Die Politik, auch in Deutschland, muss endlich aufwachen und Reformen umsetzen. Die nötigen Veränderungen, die die Geburtsfehler des Euro beheben können, sind durchaus realisierbar. Dazu gehört eine Vollendung des Binnenmarktes für Dienstleistungen, vor allem eine Kapitalmarktunion und eine funktionierende Bankenunion. Es bedarf klügerer europäischer Regeln bei der Finanzpolitik und eines makroökonomischen Stabilisierungsmechanismus, bei dem sichergestellt ist, dass die Risiken einer Krise und deren Ansteckungseffekte minimiert werden.

 

Der Euro war und ist ein Glücksfall für die deutsche und europäische Geschichte. Es ist müßig, darüber zu streiten, ob der Euro besser früher oder später hätte eingeführt werden sollen. Er existiert, es geht ihm gut, die Europäische Zentralbank und die nationalen Zentralbanken machen gute Arbeit.

 

Mit dem Euro ist es so wie mit dem Leben: Die Kindheit ist häufig unbeschwert und glücklich, die schwierigste Zeit ist die Jugend, das Teenageralter. Diese hat der Euro nun überwunden.
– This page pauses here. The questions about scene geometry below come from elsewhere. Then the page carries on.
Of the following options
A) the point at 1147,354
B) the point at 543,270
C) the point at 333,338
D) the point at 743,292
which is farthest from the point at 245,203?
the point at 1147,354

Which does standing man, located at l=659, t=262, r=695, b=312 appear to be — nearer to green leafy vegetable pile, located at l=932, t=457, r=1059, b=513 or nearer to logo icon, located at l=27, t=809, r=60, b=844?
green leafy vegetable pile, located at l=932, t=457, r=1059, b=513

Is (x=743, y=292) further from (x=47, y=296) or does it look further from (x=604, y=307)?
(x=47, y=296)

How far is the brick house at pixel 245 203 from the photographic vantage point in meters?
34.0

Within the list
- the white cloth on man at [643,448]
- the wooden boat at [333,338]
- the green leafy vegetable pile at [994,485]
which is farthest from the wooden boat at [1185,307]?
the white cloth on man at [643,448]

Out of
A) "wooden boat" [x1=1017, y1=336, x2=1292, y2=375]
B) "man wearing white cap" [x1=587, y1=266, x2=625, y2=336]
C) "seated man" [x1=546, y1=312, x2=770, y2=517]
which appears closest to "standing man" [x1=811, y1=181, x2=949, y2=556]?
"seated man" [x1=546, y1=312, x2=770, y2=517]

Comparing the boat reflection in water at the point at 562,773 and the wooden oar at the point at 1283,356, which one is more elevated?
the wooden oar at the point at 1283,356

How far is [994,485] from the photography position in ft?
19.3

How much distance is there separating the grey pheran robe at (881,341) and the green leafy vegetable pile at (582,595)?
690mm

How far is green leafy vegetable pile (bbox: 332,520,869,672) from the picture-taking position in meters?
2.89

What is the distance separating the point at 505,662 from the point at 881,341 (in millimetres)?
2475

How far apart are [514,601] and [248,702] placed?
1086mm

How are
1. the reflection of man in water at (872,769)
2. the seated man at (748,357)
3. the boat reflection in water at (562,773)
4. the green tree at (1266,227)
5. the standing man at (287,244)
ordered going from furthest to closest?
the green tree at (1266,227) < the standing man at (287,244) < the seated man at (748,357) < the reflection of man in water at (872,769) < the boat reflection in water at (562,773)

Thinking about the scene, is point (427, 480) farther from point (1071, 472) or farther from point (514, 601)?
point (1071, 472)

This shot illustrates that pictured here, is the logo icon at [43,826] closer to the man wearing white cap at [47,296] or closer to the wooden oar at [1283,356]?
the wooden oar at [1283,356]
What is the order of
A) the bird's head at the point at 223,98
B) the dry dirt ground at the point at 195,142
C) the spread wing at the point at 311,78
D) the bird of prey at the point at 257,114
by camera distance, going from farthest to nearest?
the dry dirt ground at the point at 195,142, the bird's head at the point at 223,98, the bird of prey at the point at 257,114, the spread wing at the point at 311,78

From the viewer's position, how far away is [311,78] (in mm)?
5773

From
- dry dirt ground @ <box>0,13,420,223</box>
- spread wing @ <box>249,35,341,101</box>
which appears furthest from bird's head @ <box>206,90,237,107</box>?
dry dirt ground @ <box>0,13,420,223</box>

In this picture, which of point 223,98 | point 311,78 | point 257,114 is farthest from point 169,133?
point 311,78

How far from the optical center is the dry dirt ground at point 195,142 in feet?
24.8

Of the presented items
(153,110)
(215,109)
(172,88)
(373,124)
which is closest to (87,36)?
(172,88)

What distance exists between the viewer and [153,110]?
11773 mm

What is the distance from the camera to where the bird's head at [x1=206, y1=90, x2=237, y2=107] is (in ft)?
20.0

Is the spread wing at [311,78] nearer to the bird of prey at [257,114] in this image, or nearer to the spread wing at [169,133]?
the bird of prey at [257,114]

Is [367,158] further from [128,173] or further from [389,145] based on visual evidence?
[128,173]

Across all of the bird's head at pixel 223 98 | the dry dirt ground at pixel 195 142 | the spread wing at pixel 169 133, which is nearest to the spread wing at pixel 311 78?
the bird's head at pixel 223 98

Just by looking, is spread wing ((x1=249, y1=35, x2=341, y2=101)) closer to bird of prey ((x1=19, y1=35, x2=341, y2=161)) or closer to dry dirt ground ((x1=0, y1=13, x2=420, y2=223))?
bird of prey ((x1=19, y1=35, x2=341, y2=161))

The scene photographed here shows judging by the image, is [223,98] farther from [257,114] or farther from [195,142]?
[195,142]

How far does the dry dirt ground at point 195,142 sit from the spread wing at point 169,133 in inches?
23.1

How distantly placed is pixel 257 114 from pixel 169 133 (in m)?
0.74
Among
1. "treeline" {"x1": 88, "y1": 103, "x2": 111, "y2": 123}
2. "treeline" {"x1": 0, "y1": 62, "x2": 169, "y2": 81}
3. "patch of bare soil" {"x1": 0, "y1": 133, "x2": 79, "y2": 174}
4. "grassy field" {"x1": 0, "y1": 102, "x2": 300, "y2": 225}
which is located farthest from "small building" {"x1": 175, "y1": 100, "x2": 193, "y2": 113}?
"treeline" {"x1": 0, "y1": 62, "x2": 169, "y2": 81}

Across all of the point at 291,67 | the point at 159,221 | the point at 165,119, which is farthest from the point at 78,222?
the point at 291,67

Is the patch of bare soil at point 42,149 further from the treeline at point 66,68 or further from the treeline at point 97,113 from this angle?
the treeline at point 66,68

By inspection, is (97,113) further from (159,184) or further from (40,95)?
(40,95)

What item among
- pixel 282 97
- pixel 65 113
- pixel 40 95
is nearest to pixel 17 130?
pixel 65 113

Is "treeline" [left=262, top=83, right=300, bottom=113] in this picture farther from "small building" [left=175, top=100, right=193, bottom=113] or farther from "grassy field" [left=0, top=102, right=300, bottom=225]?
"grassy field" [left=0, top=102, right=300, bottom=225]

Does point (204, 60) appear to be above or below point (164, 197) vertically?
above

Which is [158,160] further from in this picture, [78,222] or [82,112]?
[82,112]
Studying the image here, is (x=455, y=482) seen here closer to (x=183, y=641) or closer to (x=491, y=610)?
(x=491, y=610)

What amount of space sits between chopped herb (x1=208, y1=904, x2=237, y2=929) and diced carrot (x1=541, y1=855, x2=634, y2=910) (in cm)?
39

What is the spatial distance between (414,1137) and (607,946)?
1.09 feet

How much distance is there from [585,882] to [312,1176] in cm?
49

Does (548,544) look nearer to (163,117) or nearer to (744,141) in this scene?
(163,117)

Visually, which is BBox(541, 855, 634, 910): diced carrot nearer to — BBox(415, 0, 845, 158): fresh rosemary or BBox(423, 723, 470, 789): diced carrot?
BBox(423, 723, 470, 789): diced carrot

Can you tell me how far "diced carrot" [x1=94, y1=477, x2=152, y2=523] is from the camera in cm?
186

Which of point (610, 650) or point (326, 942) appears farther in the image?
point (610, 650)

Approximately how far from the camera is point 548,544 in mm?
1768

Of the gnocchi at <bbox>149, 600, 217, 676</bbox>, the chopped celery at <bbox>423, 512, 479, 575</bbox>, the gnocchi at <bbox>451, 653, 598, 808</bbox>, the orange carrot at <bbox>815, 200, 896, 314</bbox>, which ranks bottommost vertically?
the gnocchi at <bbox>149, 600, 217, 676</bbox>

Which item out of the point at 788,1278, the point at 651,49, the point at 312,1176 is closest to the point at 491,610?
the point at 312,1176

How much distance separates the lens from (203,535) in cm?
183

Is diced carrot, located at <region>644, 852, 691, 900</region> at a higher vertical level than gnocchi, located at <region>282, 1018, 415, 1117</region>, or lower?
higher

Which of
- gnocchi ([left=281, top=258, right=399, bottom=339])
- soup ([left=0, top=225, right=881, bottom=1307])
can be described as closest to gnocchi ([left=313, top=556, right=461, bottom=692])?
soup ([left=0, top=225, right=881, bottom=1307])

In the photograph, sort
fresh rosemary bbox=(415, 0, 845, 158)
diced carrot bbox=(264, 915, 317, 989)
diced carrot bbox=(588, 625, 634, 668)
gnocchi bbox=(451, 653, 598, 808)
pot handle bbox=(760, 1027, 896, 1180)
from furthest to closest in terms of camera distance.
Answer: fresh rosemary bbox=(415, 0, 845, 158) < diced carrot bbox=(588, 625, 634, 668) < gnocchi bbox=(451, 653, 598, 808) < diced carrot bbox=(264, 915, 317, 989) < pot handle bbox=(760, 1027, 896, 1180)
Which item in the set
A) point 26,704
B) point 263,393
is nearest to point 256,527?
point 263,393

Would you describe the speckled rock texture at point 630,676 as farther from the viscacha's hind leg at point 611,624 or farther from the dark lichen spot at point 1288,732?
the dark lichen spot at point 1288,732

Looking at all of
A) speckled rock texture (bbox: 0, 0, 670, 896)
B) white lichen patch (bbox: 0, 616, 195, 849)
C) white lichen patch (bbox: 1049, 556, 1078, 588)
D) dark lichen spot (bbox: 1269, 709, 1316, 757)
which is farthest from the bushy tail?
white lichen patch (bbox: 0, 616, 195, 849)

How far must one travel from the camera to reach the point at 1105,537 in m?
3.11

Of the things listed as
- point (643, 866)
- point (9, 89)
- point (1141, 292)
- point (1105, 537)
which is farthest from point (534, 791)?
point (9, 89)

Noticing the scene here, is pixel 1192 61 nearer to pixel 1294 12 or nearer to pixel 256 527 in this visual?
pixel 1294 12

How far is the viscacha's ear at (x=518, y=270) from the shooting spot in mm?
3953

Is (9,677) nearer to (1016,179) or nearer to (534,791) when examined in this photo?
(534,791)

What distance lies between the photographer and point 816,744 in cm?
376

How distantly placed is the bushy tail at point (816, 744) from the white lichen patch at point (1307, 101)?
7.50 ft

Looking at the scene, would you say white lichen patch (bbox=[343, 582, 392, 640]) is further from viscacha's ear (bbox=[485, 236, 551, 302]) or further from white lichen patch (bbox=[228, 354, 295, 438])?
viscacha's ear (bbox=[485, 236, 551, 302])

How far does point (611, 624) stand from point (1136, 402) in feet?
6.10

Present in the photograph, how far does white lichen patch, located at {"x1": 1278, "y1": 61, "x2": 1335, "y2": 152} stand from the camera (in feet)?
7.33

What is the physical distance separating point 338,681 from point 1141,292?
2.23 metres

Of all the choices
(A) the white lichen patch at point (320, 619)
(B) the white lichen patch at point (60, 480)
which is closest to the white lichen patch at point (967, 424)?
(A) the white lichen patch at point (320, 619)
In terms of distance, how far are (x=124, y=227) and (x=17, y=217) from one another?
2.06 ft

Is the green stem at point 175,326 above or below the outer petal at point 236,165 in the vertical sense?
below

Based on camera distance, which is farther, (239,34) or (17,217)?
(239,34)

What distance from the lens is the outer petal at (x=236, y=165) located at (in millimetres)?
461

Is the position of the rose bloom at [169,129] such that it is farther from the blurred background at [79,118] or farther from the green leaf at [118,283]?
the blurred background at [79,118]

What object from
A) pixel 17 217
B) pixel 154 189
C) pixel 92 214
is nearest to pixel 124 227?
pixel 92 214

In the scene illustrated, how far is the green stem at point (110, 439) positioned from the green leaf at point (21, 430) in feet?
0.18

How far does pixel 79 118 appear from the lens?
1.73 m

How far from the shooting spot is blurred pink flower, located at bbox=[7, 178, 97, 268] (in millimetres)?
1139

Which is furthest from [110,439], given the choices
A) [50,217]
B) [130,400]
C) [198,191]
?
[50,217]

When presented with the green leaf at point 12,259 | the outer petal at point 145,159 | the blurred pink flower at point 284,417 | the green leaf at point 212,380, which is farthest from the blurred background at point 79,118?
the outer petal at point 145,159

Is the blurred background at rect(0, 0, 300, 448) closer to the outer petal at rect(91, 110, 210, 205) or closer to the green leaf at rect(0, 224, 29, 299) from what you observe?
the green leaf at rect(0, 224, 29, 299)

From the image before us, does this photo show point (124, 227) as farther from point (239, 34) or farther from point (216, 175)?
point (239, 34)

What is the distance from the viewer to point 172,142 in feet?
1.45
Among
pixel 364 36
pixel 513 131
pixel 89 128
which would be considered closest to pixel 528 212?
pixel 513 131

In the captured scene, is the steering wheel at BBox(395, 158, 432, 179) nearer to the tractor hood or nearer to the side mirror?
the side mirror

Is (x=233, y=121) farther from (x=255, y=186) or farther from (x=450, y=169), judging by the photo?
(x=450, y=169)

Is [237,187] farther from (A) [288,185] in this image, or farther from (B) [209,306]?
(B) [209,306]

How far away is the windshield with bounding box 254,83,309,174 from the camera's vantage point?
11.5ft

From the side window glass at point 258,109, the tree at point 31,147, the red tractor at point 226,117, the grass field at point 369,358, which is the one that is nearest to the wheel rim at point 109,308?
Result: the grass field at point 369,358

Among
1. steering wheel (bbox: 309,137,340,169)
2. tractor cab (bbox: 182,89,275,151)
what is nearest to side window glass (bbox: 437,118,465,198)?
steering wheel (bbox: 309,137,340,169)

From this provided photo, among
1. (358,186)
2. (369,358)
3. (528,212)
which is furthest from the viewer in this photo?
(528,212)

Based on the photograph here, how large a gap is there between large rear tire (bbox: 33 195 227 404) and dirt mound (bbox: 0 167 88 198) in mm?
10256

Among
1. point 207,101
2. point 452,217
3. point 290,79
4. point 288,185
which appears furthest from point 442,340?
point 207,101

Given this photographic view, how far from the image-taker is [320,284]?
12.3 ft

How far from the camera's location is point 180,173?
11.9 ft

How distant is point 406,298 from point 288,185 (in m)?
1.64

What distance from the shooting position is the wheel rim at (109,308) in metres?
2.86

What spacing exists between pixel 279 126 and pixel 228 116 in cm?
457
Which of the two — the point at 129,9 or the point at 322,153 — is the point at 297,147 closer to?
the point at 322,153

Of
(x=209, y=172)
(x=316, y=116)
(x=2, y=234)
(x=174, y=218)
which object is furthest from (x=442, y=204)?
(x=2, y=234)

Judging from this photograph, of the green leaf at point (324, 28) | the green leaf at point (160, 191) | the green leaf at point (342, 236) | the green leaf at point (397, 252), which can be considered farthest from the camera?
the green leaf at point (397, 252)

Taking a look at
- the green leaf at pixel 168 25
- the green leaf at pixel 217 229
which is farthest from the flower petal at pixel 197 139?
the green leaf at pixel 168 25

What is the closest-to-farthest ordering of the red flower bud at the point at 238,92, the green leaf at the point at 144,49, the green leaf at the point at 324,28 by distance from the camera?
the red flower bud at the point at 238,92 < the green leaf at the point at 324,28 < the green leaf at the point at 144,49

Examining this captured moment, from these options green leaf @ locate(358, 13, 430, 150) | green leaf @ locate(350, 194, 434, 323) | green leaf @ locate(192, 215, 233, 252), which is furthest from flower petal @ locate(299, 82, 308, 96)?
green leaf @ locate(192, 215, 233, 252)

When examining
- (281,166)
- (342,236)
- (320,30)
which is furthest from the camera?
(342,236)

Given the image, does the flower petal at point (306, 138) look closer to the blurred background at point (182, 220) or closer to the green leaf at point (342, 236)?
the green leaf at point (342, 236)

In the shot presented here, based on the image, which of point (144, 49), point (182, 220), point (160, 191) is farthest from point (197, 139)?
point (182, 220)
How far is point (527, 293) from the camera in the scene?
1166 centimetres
Statt seine Existenz anzuzweifeln, sollten wir uns darauf konzentrieren, wie der Euro erwachsen und vollendet wird, damit der wirtschaftliche Wohlstand Europas dauerhaft gesichert und gefördert werden kann. Dazu sollten wir Deutsche ehrlich zu uns selbst sein: Ohne den Euro ständen wir wirtschaftlich heute nicht so gut da. Er ist ein Gewinn für ganz Europa, allen voran für Deutschland.

 

Der Gastbeitrag von Marcel Fratzscher ist am 6. Januar in der Süddeutschen Zeitung erschienen.